IL CASO DEL DOTTOR SANTI

Forse non lo sapete, ma io non avevo mai creduto a certe faccende. Sì! Alle stupidaggini che le vecchine si raccontano alla sera, a bassa voce, alle paure dei bambini e degli analfabeti. La lotta tra il bene e il male per me non era tra diavoli e angeli, tra Santi e dannati.
Non esisteva per me un mondo sovrannaturale, né le presenze, le visioni di esseri diabolici o celestiali. Tutto ciò era pazzesco, contro la scienza moderna e le sue leggi. La lotta contro le superstizioni per me era una questione di vita o di morte, anzi era lo scopo stesso della mia esistenza. La morte e il dolore non avevano senso: dovevano essere debellate, o almeno allontanate e contenute il più possibile.
Ero il farmacista del paese e il mio tempo libero, chiuso il negozio, lo trascorrevo per perfezionare le mie conoscenze, per proseguire la mia ricerca scientifica sulle principali malattie. I miei studi erano pubblicati sulle maggiori riviste del Paese e su alcune internazionali: non avevo guadagni economici, ma solo soddisfazioni e stima tra i miei colleghi.
Invece i miei compaesani non sapevano e non volevano sapere nulla di ciò: per loro restavo sempre il pazzo, l'esaltato, il farmacista che si chiudeva in bottega tra alambicchi, odori di acidi, tra i fumi delle reazioni chimiche. Lottavo contro i loro pregiudizi e per questo avevo fatto stampare a mie spese un libretto divulgativo, con i rudimenti basilari delle conoscenze scientifiche: lo distribuii tra gli studenti delle elementari, che ne fecero scempio, tra i pochi alfabetizzati, che si divertirono alle mie spalle. I vecchi preconcetti erano duri a morire in quella razza coriacea, un po' tarata da troppi matrimoni tra consanguinei, dal vizio del vino, dagli stenti, dai lavori duri per lo stretto necessario per campare.
Loro credevano agli spiriti: sostenevano di vederli, di sognarli, di parlare con i loro morti, che tornavano per avvisarli, per aiutarli, per punirli.
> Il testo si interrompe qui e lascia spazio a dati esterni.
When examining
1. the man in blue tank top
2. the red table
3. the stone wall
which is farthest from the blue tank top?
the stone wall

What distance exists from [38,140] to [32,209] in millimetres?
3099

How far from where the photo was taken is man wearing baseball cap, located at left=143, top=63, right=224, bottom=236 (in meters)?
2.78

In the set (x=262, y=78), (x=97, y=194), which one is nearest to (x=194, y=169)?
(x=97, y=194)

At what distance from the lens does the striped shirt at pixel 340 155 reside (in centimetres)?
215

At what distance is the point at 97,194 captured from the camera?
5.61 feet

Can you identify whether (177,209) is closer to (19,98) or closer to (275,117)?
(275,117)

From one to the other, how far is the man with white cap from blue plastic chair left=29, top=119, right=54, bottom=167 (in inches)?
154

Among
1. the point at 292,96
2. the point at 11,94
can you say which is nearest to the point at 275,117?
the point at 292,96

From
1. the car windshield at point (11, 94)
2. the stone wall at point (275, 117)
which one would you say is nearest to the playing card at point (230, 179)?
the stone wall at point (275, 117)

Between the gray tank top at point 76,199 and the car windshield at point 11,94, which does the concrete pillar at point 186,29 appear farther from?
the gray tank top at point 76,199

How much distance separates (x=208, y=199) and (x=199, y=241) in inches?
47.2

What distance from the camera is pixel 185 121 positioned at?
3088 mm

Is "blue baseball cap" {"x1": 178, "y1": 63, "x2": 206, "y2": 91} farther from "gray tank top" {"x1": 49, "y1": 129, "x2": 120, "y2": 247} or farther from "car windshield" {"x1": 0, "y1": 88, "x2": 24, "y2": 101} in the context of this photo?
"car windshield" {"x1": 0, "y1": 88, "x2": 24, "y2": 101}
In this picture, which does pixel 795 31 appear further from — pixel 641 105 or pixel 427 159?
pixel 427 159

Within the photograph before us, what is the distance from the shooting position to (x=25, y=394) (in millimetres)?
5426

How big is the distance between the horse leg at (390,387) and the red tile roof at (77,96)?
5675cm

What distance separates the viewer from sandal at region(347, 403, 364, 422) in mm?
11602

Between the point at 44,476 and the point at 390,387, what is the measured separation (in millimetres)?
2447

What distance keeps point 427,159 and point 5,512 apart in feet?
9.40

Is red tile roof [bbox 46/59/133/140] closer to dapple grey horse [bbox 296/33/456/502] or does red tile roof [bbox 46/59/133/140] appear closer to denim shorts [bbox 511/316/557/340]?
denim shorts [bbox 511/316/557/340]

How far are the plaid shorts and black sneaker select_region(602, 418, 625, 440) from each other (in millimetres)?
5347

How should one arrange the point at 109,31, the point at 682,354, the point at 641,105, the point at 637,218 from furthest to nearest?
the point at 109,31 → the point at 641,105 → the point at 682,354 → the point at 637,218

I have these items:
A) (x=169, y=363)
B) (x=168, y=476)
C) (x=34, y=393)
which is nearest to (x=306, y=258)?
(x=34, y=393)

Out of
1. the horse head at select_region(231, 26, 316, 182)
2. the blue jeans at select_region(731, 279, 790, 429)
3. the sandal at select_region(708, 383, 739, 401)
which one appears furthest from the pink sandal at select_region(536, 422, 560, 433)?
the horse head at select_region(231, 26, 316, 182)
Io continuavo la mia "Santa battaglia" contro
l'ignoranza, la miseria umana, la stoltezza: ero certo che l'umanità era destinata a un futuro glorioso, senza più malattie, guerre, orrori, ma solo pace e splendidi giorni luminosi, tra scienza e conoscenza. La morte, quella maledetta, era la principale nemica: sapevo bene che non si poteva sconfiggere, ma certamente ritardare molto, privandola di quelle tremende conseguenze dolorose che erano la vecchiaia e l'infermità.
Carlo entrò ansimante, pallido, nel mio negozio e si sedette sulla panca accanto alla porta, quella delle vecchiette, che si fermavano a ciarlare. Io ero convinto che avesse avuto uno scontro verbale con qualcuno più forte di lui:-Hai trovato chi non ha paura e ti affronta finalmente!-
Mi guardò senza parlare, con gli occhi di chi ha molto da dire e non riesce a esprimersi,né a comprendere. Carlo era il bullo del villaggio: era un giovanotto alto e muscoloso, sempre pronto a far il prepotente e a menar le mani.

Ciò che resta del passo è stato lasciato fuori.